Split Read Mapping By Cell
Split Read Mapping By Cell splits an input Read Mapping () according to groupings provided by Cell Clusters () or Cell Annotations (). It can be found in the Toolbox here:
Chromatin Accessibility () | Split Read Mapping By Cell ()
There are two types of output:
- A Graph Track () suitable for visualizing scATAC-Seq peaks per grouping.
- A Read Mapping () per grouping, which can be used as input to Single Cell ATAC-Seq Analysis to analyze a subset of previously analyzed data.

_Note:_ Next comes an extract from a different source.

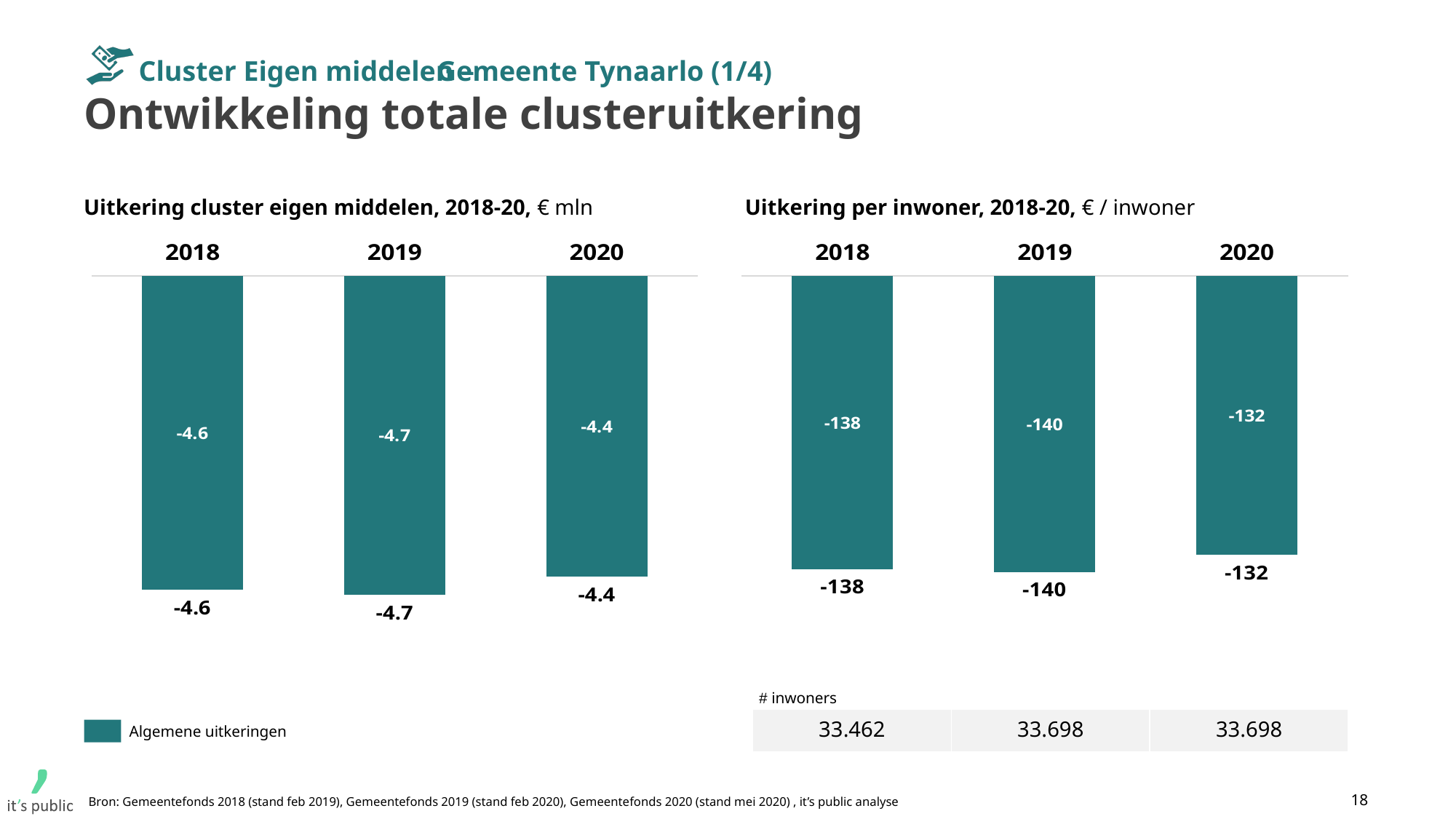
In the chart 'Uitkering cluster eigen middelen, 2018-20', what is the value for 2019? -4.7 How many years are shown in the chart 'Uitkering per inwoner, 2018-20'? 3 What type of chart is 'Uitkering cluster eigen middelen, 2018-20'? Bar chart In the chart 'Uitkering per inwoner, 2018-20', what is the value for 2018? -138 In the chart 'Uitkering cluster eigen middelen, 2018-20', which year has the lowest (most negative) value? 2019 What series name does the legend on the left chart show? Algemene uitkeringen In the chart 'Uitkering per inwoner, 2018-20', which year has the highest (least negative) value? 2020 In the chart 'Uitkering per inwoner, 2018-20', what is the difference between the 2019 value and the 2020 value? 8 In the chart 'Uitkering per inwoner, 2018-20', what is the value for 2020? -132 In the chart 'Uitkering cluster eigen middelen, 2018-20', what is the value for 2020? -4.4 In the chart 'Uitkering cluster eigen middelen, 2018-20', is the value for 2018 or 2020 more negative? 2018 In the '# inwoners' table below the right chart, what is the number of inhabitants for 2018? 33.462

The options control the groups of cells for which an output is produced:
- Clusters and Cell annotations. Clusters accepts Cell Clusters () and Cell annotations accepts Cell Annotations ().
- Group by. One or more columns from the supplied Cell Clusters or Cell Annotations. If neither is supplied, then it is only possible to group by `Sample'. Columns that only contain non-integer numerical data are not supported. If Cell Clusters contained a column `Cell type' with values `T cell', `B cell' and `Platelet', and Cell Annotations contained a column `Status' with values `Case' and `Control', then selecting Group by = Cell type, Status would give groups `T cell - Case', `T cell - Control', `B cell - Case', `B cell - Control', `Platelet - Case', and `Platelet - Control'.
- Select groups (Optional). This can be supplied to reduce the number of groups to only those of interest. If left empty, all groups will be output.
The tool also outputs a Report () summarizing the input and the resulting cell groups.
Peak graph tracks
The Create peak graph tracks option creates a graph of fragment coverage for each group of cells. Only paired end reads are used to create the graph - broken pairs are discarded. Fragments are corrected to the cut site by offsetting read start sites by +4nt for forward reads and -5nt for reverse reads. The peak graph track often provides a more intuitive visualization of peaks than a Read Mapping and uses much less diskspace. The visualization is more intuitive because the unsequenced part of each fragment that lies between the two reads of a pair is counted towards the coverage of the peak graph, but does not count towards the coverage of the Read Mapping.
It is recommended to only create peak graph tracks on read mappings that have been produced by Single Cell ATAC-Seq Analysis, as otherwise the presence of duplicate reads can make peaks less clear.
Peak graph tracks can be scaled in two ways. Scaling does not affect the relative height of peaks within the same track, and so is only useful when comparing peaks in two different tracks:
- No scaling. The height of the graph track corresponds to the number of fragments sequenced at each position. With this scaling, if one track has 5 times more reads in a peak than the other, then the height of the peak will be 5 times greater. This allows the signal strength for each peak for a group of cells to be seen.
- Scale by number of cells. The height of each graph track is scaled by the number of cells in a group. With this scaling, if one track has 5 times more reads in a peak than the other, but also 5 times more cells in the group, then the heights of the peaks will be the same. This allows the shapes of peaks from large and small groups of cells to be compared.
To visualize the effect of scaling in a Track List, all graph tracks must be shown on the same scale. To do this, check the Fix graph bounds option in the Side Panel. The effect of different settings is shown in figures 9.4-9.6.
Figure 9.4: A Track List showing the Read Mapping coverage graph (top), called peaks, and peak graph tracks for three groups of cells of very different sizes. Fix graph bounds is not checked in the Side Panel, so each graph track is independently rescaled to use the available space. This means that the graph tracks for each group appear the same regardless of whether they have no scaling or are scaled by number of cells. Data is for one sample from [Taavitsainen et al., 2021].
Figure 9.5: The same Track List as in figure 9.4, but only showing the graph tracks without scaling and with Fix graph bounds checked in the Side Panel. There are many more cells in group 3 than in group 1, and this is reflected by the heights of the graphs - the signal at each of the two peaks is much stronger in group 3 than in group 1.
Figure 9.6: The same Track List as in figure 9.4, but only showing the graph tracks with scaling and with Fix graph bounds checked in the Side Panel. The heights of the graphs are much greater in group 1 than in group 3. This is because a greater fraction of the cells in group 1 than in group 3 have reads in the peaks.
Reads tracks
The Create reads tracks option creates a Read Mapping for each group of cells. Unlike Create peak graph tracks, no filtering or post-processing of the reads is applied: the output includes paired end reads and broken pairs, and the original alignment coordinates are preserved (i.e. there is no correction to the cut site).
Report
The report lists how many fragments and cells were found in the input Read Mapping:
- Fragments tables will be produced separately for paired and single reads, if there are any such reads. Both paired reads and single reads count as one fragment. Note that a broken pair of reads will be listed as two separate single reads and so will count as two fragments.
- Cells are split into matched and unmatched cells. If single reads are present (for example, due to the presence of broken pairs), then the unmatched cells will be further split into cells that are unmatched because they are not part of any group, and cells that are unmatched because they have no paired reads.
For each resulting cell group, the number of cells in the group is reported.